** Dataset **

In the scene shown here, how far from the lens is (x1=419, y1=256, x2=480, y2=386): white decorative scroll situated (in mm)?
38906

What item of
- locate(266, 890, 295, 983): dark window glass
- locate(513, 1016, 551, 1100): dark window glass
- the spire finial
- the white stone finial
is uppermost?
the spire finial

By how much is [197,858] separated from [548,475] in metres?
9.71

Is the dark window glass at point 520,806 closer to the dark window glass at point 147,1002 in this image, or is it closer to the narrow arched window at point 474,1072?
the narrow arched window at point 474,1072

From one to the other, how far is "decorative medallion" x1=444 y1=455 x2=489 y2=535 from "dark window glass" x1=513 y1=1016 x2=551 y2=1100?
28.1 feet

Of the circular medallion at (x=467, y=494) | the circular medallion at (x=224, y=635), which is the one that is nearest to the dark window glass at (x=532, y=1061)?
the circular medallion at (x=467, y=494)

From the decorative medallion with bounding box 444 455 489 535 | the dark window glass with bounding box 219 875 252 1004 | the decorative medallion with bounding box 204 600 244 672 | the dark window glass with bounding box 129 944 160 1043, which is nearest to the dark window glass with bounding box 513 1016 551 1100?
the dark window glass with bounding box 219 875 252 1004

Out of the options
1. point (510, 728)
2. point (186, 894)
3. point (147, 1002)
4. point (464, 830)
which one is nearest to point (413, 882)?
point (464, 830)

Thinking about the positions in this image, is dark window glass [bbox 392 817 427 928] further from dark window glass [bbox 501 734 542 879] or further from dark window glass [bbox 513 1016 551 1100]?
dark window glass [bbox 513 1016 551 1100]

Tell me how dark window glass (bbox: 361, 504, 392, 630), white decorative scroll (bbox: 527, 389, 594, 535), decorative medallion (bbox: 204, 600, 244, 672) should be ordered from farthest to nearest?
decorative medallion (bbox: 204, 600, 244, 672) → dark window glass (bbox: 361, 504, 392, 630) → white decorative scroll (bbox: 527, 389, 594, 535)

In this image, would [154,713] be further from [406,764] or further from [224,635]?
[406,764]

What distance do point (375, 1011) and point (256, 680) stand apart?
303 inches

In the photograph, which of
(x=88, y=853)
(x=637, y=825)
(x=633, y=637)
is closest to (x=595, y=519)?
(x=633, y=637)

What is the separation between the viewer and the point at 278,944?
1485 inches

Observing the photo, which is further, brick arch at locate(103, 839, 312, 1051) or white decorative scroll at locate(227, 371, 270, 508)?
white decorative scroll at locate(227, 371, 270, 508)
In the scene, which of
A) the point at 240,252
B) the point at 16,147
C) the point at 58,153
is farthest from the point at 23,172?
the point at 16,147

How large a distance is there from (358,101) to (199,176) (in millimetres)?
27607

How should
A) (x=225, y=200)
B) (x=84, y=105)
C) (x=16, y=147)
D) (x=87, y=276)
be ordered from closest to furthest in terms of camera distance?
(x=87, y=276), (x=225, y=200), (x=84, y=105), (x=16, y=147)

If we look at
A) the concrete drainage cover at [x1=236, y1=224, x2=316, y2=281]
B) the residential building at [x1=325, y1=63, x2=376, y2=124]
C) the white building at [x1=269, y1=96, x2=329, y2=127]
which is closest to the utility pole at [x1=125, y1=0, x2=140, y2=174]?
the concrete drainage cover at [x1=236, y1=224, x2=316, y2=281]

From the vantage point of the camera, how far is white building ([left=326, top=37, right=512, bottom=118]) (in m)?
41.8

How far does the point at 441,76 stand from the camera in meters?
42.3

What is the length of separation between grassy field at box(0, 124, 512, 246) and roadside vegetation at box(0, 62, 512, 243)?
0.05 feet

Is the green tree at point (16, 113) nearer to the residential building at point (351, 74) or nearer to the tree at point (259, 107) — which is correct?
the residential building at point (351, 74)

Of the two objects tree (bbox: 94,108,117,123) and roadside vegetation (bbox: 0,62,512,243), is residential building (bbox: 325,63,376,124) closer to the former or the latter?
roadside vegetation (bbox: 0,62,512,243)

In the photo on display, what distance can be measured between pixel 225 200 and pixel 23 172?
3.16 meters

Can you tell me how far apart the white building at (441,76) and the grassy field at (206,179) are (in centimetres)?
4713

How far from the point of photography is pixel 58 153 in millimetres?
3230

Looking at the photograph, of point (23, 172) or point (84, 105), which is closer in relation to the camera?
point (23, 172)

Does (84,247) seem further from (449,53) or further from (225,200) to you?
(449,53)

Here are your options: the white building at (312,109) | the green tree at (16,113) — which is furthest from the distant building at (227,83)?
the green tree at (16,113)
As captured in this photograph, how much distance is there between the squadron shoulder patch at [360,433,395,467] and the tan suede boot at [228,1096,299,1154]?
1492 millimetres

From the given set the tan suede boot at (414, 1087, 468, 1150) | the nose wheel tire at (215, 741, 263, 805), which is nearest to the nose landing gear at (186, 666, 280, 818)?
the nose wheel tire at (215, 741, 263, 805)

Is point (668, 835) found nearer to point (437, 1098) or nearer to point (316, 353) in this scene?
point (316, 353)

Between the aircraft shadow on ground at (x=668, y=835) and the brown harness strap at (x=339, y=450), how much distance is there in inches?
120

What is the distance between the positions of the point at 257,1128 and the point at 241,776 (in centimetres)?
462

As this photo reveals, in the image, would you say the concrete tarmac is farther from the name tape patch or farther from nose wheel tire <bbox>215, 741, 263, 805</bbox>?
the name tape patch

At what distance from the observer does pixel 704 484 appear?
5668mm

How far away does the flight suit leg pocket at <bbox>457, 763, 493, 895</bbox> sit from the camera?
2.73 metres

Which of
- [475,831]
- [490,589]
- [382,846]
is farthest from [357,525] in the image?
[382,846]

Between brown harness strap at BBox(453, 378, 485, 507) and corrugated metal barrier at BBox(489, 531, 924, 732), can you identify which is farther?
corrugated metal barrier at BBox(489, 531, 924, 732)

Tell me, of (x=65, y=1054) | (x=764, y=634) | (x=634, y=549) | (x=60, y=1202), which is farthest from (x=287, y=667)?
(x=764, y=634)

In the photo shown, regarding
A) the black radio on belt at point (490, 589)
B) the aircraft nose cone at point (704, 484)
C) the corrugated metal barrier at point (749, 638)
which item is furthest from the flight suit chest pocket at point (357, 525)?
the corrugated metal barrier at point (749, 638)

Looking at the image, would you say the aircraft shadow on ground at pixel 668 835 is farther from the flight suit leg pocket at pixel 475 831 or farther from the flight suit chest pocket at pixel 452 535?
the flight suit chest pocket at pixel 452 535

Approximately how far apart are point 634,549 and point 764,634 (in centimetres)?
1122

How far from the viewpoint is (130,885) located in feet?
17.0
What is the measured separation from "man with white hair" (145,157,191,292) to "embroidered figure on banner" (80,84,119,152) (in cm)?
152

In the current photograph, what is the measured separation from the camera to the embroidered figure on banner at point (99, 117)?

** Required task **
In the listing above, copy out word for word the part that opens with the line containing "What distance do" and closes with the line containing "(x=87, y=276), (x=225, y=200), (x=84, y=105), (x=16, y=147)", including both of those lines.

** Answer to the exercise **
What distance do point (375, 1011) and point (256, 680) stand apart?
303 inches

In the photograph, which of
(x=88, y=853)
(x=637, y=825)
(x=633, y=637)
is closest to (x=595, y=519)?
(x=633, y=637)

What is the separation between the viewer and the point at 278,944?
1485 inches

Observing the photo, which is further, brick arch at locate(103, 839, 312, 1051) or white decorative scroll at locate(227, 371, 270, 508)?
white decorative scroll at locate(227, 371, 270, 508)
In the scene, which of
A) the point at 240,252
B) the point at 16,147
C) the point at 58,153
is farthest from the point at 23,172?
the point at 16,147

How large a distance is there from (358,101) to (199,176) (in millimetres)?
27607

How should
A) (x=225, y=200)
B) (x=84, y=105)
C) (x=16, y=147)
D) (x=87, y=276)
be ordered from closest to furthest in terms of camera distance?
(x=87, y=276), (x=225, y=200), (x=84, y=105), (x=16, y=147)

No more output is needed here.